# Task to carry out:
Please update these rows by replacing "barred tail" with "striped tail" everywhere it appears, keeping everything else the same, and leave the pictures out of your answer.

# Records:
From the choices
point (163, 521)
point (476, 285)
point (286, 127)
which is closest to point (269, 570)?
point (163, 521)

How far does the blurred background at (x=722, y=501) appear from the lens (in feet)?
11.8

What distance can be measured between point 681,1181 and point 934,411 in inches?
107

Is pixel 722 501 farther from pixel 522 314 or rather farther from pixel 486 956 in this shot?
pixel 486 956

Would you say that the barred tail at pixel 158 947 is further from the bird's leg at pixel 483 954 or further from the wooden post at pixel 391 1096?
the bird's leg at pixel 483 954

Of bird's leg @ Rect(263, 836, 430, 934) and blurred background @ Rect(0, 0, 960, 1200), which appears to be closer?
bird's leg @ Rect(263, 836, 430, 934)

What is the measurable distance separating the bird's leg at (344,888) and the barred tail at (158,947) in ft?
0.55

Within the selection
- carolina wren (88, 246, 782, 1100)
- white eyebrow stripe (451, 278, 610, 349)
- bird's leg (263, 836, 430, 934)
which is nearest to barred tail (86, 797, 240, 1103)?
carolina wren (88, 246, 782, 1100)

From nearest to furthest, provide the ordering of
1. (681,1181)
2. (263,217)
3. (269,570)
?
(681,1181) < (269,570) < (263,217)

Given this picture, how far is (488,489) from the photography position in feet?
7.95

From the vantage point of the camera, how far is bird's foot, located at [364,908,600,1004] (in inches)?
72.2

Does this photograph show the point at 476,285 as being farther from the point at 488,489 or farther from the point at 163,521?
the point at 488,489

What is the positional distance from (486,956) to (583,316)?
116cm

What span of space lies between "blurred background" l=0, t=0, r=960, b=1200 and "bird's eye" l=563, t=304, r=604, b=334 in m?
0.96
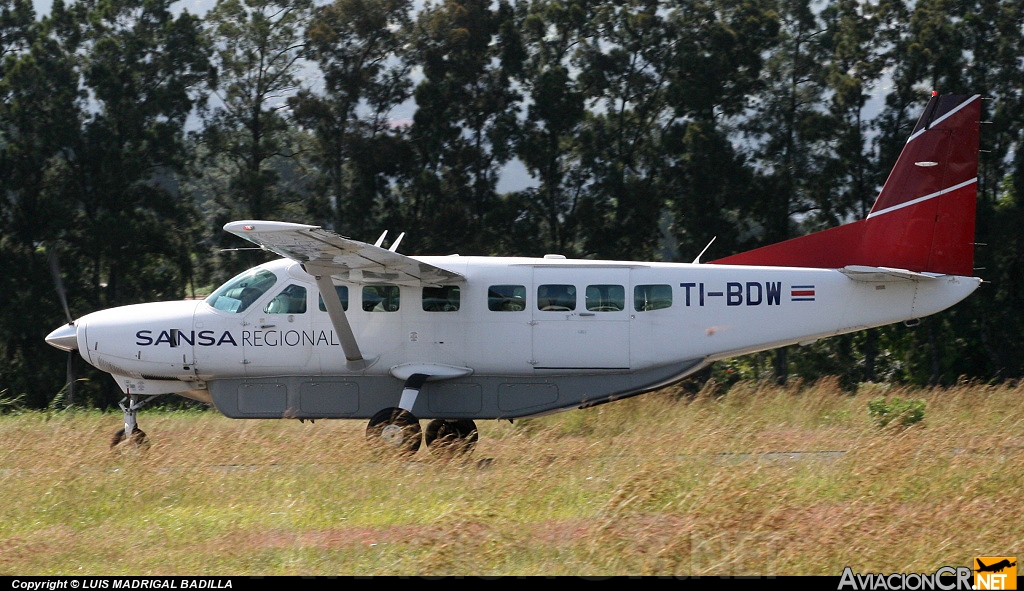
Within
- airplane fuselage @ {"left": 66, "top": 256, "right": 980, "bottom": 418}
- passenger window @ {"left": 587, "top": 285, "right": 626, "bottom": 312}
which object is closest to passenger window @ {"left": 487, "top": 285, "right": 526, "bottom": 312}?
airplane fuselage @ {"left": 66, "top": 256, "right": 980, "bottom": 418}

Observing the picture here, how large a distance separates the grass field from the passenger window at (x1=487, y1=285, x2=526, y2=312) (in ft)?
5.74

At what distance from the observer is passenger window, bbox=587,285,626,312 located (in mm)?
13109

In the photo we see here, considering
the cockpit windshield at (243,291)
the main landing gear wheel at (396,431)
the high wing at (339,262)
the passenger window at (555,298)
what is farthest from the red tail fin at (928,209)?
the cockpit windshield at (243,291)

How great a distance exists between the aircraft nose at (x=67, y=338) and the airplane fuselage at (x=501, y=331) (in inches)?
12.9

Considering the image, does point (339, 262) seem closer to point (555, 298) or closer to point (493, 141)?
point (555, 298)

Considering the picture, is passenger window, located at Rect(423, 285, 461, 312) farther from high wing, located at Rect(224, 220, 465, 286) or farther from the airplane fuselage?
high wing, located at Rect(224, 220, 465, 286)

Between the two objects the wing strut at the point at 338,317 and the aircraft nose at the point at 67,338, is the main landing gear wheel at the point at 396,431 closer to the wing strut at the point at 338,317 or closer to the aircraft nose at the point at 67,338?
the wing strut at the point at 338,317

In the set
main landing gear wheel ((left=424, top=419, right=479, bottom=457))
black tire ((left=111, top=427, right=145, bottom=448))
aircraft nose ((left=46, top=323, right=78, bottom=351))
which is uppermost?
aircraft nose ((left=46, top=323, right=78, bottom=351))

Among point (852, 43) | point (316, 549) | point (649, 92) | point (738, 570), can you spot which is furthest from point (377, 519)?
point (852, 43)

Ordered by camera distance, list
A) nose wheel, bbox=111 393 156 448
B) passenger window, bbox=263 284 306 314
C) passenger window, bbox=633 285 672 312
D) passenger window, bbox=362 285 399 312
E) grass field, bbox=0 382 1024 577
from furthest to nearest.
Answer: passenger window, bbox=263 284 306 314
passenger window, bbox=362 285 399 312
nose wheel, bbox=111 393 156 448
passenger window, bbox=633 285 672 312
grass field, bbox=0 382 1024 577

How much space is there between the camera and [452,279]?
13.2 m

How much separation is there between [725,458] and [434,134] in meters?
19.1

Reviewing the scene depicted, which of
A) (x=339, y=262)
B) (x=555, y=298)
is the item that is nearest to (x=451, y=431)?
(x=555, y=298)

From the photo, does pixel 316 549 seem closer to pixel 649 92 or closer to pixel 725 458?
pixel 725 458
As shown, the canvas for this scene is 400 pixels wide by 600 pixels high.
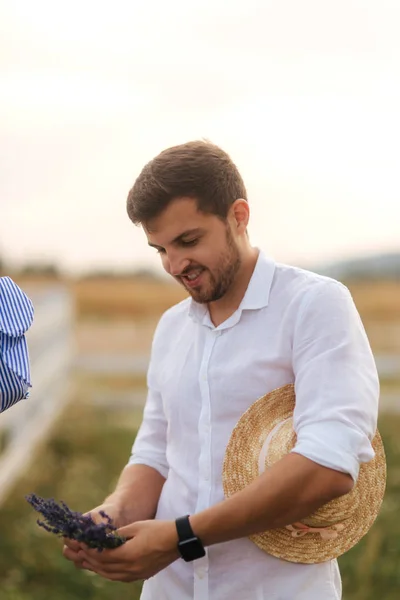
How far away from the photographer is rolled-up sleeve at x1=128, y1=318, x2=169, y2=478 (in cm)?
213

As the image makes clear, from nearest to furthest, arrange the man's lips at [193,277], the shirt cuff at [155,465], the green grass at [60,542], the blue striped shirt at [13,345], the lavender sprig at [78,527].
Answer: the blue striped shirt at [13,345] → the lavender sprig at [78,527] → the man's lips at [193,277] → the shirt cuff at [155,465] → the green grass at [60,542]

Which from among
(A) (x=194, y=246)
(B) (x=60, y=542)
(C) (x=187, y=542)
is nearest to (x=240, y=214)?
(A) (x=194, y=246)

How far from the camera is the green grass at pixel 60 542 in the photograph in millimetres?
4098

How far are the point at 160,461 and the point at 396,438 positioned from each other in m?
6.31

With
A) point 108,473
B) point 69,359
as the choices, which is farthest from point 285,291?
point 69,359

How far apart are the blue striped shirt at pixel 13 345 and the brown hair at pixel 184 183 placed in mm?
315

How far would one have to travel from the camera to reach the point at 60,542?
478cm

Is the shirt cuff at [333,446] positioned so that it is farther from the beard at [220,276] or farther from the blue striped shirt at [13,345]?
the blue striped shirt at [13,345]

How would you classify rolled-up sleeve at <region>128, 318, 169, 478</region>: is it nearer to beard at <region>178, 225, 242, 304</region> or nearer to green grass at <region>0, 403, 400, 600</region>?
beard at <region>178, 225, 242, 304</region>

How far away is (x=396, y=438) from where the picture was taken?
815 centimetres

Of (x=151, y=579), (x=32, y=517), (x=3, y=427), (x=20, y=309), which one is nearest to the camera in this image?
(x=20, y=309)

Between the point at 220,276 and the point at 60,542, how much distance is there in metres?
3.20

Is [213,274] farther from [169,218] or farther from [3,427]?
[3,427]

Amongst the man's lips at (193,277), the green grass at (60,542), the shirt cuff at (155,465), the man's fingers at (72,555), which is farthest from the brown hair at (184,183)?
the green grass at (60,542)
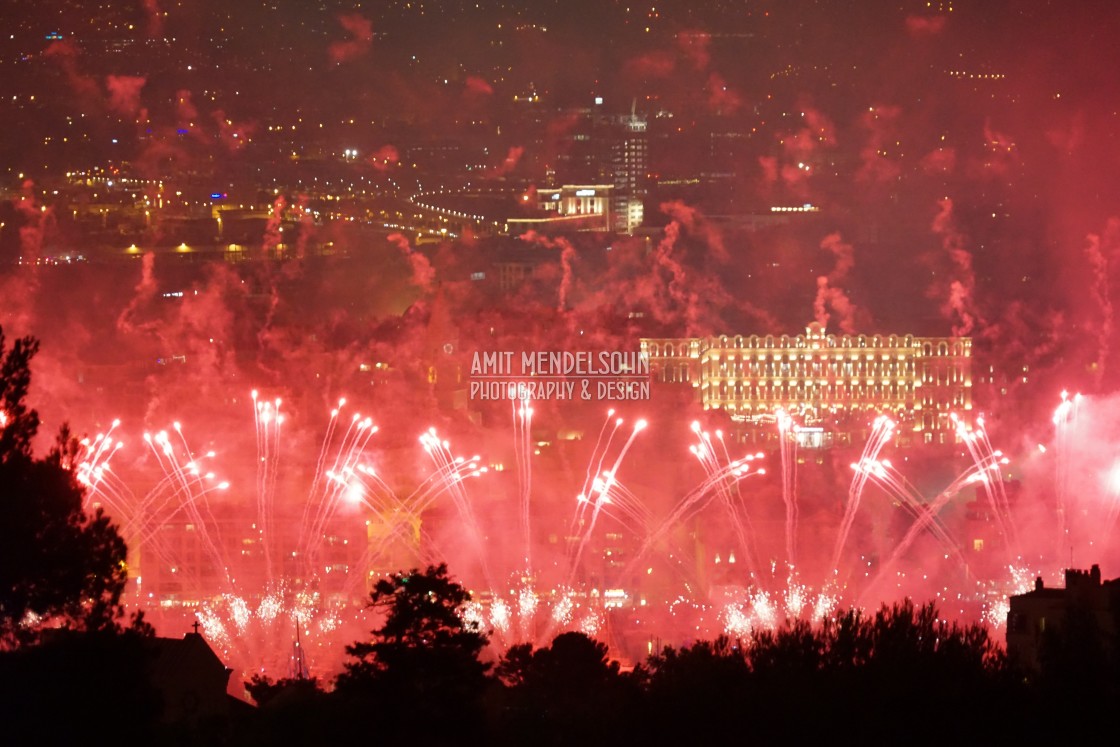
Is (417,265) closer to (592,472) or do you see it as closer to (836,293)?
(592,472)

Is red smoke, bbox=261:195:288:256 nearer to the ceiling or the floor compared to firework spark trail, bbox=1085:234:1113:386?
nearer to the ceiling

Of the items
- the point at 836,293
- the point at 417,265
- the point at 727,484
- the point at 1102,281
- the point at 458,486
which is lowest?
the point at 458,486

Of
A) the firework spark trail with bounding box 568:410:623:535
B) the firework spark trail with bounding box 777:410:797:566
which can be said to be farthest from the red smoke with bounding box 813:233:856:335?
the firework spark trail with bounding box 568:410:623:535

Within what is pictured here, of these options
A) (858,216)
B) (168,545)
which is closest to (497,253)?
(858,216)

# Answer for this exercise:
From the choices
point (163, 521)
point (476, 285)
point (286, 127)
which is closest to point (269, 570)?
point (163, 521)

How far does the blurred background at (x=722, y=501) appear from the lens (in feet)?
11.8

What distance can be measured between point 681,1181 and point 934,411 in inches?
107

Is pixel 722 501 farther from pixel 522 314 or rather farther from pixel 486 956 in this shot?
pixel 486 956

Would you say that the striped tail at pixel 158 947 is further from the bird's leg at pixel 483 954 or further from the wooden post at pixel 391 1096?
the bird's leg at pixel 483 954

Of bird's leg @ Rect(263, 836, 430, 934) and blurred background @ Rect(0, 0, 960, 1200), which appears to be closer?
bird's leg @ Rect(263, 836, 430, 934)

What is the measurable distance separating the bird's leg at (344,888) and the striped tail at (158,947) in ft?
0.55

Within the selection
- carolina wren (88, 246, 782, 1100)
- white eyebrow stripe (451, 278, 610, 349)
- bird's leg (263, 836, 430, 934)
which is nearest to striped tail (86, 797, 240, 1103)?
carolina wren (88, 246, 782, 1100)

From nearest to furthest, provide the ordering of
1. (681,1181)
2. (263,217)
3. (269,570)
?
(681,1181) < (269,570) < (263,217)

Given this picture, how far is (488,489) from the photography position in feet?
7.95

From the vantage point of the camera, how far is bird's foot, located at [364,908,600,1004] (in inches)?
72.2

Does this photograph show the point at 476,285 as being farther from the point at 488,489 or farther from the point at 163,521?
the point at 488,489

What is the positional distance from (486,956) to (583,316)?
116cm

What span of space lies between "blurred background" l=0, t=0, r=960, b=1200 and "bird's eye" l=563, t=304, r=604, b=334 in m?
0.96
Within
- airplane fuselage @ {"left": 66, "top": 256, "right": 980, "bottom": 418}
- passenger window @ {"left": 587, "top": 285, "right": 626, "bottom": 312}
which object is closest to passenger window @ {"left": 487, "top": 285, "right": 526, "bottom": 312}?
airplane fuselage @ {"left": 66, "top": 256, "right": 980, "bottom": 418}

Observing the picture here, how large a distance separates the grass field from the passenger window at (x1=487, y1=285, x2=526, y2=312) (in ft)?
5.74

At what distance from the observer is passenger window, bbox=587,285,626,312 located (in mm)?
13109

In the photo we see here, considering
the cockpit windshield at (243,291)
the main landing gear wheel at (396,431)
the high wing at (339,262)
the passenger window at (555,298)
what is farthest from the red tail fin at (928,209)?
the cockpit windshield at (243,291)

How great a distance exists between the aircraft nose at (x=67, y=338) and the airplane fuselage at (x=501, y=331) (in inches)?
12.9

Considering the image, does point (339, 262) seem closer to point (555, 298) or closer to point (493, 141)?
point (555, 298)

Considering the picture, is passenger window, located at Rect(423, 285, 461, 312) farther from high wing, located at Rect(224, 220, 465, 286) or farther from the airplane fuselage?
high wing, located at Rect(224, 220, 465, 286)

Between the two objects the wing strut at the point at 338,317 and the aircraft nose at the point at 67,338, is the main landing gear wheel at the point at 396,431 closer to the wing strut at the point at 338,317 or closer to the aircraft nose at the point at 67,338?
the wing strut at the point at 338,317

In the set
main landing gear wheel ((left=424, top=419, right=479, bottom=457))
black tire ((left=111, top=427, right=145, bottom=448))
aircraft nose ((left=46, top=323, right=78, bottom=351))
which is uppermost?
aircraft nose ((left=46, top=323, right=78, bottom=351))

Among point (852, 43) | point (316, 549) | point (649, 92) | point (738, 570), can you spot which is furthest from point (377, 519)?
point (852, 43)

Ordered by camera distance, list
A) nose wheel, bbox=111 393 156 448
B) passenger window, bbox=263 284 306 314
C) passenger window, bbox=633 285 672 312
D) passenger window, bbox=362 285 399 312
E) grass field, bbox=0 382 1024 577
from furthest to nearest.
Answer: passenger window, bbox=263 284 306 314
passenger window, bbox=362 285 399 312
nose wheel, bbox=111 393 156 448
passenger window, bbox=633 285 672 312
grass field, bbox=0 382 1024 577

How much space is there between the camera and [452,279]?
13.2 m

How much separation is there between [725,458] and [434,134] in meters?
19.1

Reviewing the scene depicted, which of
A) (x=339, y=262)
B) (x=555, y=298)
is the item that is nearest to (x=451, y=431)?
(x=555, y=298)

From the photo, does pixel 316 549 seem closer to pixel 649 92 or closer to pixel 725 458?
pixel 725 458
As shown, the canvas for this scene is 400 pixels wide by 600 pixels high.
How far away from the photographer is rolled-up sleeve at x1=128, y1=318, x2=169, y2=478 (in cm)?
213

As the image makes clear, from nearest to furthest, arrange the man's lips at [193,277], the shirt cuff at [155,465], the green grass at [60,542], the blue striped shirt at [13,345], the lavender sprig at [78,527].
Answer: the blue striped shirt at [13,345] → the lavender sprig at [78,527] → the man's lips at [193,277] → the shirt cuff at [155,465] → the green grass at [60,542]

Which from among
(A) (x=194, y=246)
(B) (x=60, y=542)
(C) (x=187, y=542)
is nearest to (x=240, y=214)?
(A) (x=194, y=246)

How far from the camera is the green grass at pixel 60 542 in the photograph in millimetres?
4098

How far are the point at 160,461 and the point at 396,438 positioned from each other in m?
6.31

With
A) point 108,473
B) point 69,359
as the choices, which is farthest from point 285,291?
point 69,359

How far apart are the blue striped shirt at pixel 13 345 and the brown hair at pixel 184 183 placed in mm?
315

How far would one have to travel from the camera to reach the point at 60,542?
478cm

Is the shirt cuff at [333,446] positioned so that it is farther from the beard at [220,276] or farther from the blue striped shirt at [13,345]?
the blue striped shirt at [13,345]

How would you classify rolled-up sleeve at <region>128, 318, 169, 478</region>: is it nearer to beard at <region>178, 225, 242, 304</region> or nearer to green grass at <region>0, 403, 400, 600</region>?
beard at <region>178, 225, 242, 304</region>

How far away is (x=396, y=438) from where the picture was taken?
815 centimetres

Of (x=151, y=579), (x=32, y=517), (x=3, y=427), (x=20, y=309), which one is nearest to the camera in this image?
(x=20, y=309)

Between the point at 220,276 and the point at 60,542, how much distance is there in metres?
3.20

Is [213,274] farther from [169,218] or farther from [3,427]?
[3,427]

Amongst the man's lips at (193,277), the green grass at (60,542), the shirt cuff at (155,465), the man's fingers at (72,555), which is farthest from the brown hair at (184,183)?
the green grass at (60,542)
Is (417,265) closer to (592,472) or do you see it as closer to (836,293)?
(592,472)

Is red smoke, bbox=261:195:288:256 nearer to the ceiling or the floor compared to firework spark trail, bbox=1085:234:1113:386?
nearer to the ceiling

Of the items
- the point at 836,293
- the point at 417,265
- the point at 727,484
- the point at 1102,281
- the point at 458,486
which is lowest?
the point at 458,486

Of
A) the firework spark trail with bounding box 568:410:623:535
B) the firework spark trail with bounding box 777:410:797:566
which can be said to be farthest from the red smoke with bounding box 813:233:856:335?
the firework spark trail with bounding box 568:410:623:535

Within what is pictured here, of these options
A) (858,216)
B) (168,545)
which is closest to (497,253)?
(858,216)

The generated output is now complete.